(Recorded data)
===============

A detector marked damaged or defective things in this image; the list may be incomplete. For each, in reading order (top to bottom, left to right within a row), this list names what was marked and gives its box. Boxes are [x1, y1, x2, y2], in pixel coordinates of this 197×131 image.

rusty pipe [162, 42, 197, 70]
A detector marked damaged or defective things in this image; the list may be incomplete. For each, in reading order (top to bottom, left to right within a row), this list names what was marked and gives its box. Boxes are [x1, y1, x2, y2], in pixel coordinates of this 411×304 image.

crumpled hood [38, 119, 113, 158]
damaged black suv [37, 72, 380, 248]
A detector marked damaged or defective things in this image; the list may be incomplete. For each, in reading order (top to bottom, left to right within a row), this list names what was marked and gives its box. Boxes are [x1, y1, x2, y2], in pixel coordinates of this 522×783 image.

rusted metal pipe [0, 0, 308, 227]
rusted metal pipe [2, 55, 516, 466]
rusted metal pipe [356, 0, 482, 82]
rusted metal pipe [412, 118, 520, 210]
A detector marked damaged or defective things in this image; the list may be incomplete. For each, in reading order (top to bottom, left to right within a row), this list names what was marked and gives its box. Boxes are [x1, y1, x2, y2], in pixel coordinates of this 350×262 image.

===============

- **Exercise**:
Change "detector" to "scanner" everywhere in the items above, and write them out again with everything else unchanged.

- **Written solution**:
A scanner marked damaged or defective things in this image; the list may be incomplete. For each, in reading order (top to bottom, left to right within a row), this list names what was marked and gives its box. Boxes are [x1, y1, x2, y2], in pixel coordinates of this 197×131 image.

rusty pipe [162, 42, 197, 70]
A scanner marked damaged or defective things in this image; the list may be incomplete. For each, in reading order (top to bottom, left to right within a row), this list names what was marked and gives its box. Boxes are [x1, y1, x2, y2], in pixel coordinates of this 411×304 image.

crumpled hood [38, 119, 113, 158]
damaged black suv [37, 72, 380, 248]
A scanner marked damaged or defective things in this image; the list may be incomplete. For each, in reading order (top to bottom, left to right within a row), this list names what was marked and gives its box. Boxes are [x1, y1, x2, y2], in pixel coordinates of this 522×783 image.

rusted metal pipe [0, 0, 308, 227]
rusted metal pipe [2, 55, 516, 466]
rusted metal pipe [356, 0, 482, 82]
rusted metal pipe [412, 118, 520, 210]
A scanner marked damaged or defective things in this image; the list may be incomplete. For each, in reading order (top to bottom, left to right within a row), this list names what was marked and gives its box. Boxes are [x1, y1, x2, y2], in pixel coordinates of this 350×262 image.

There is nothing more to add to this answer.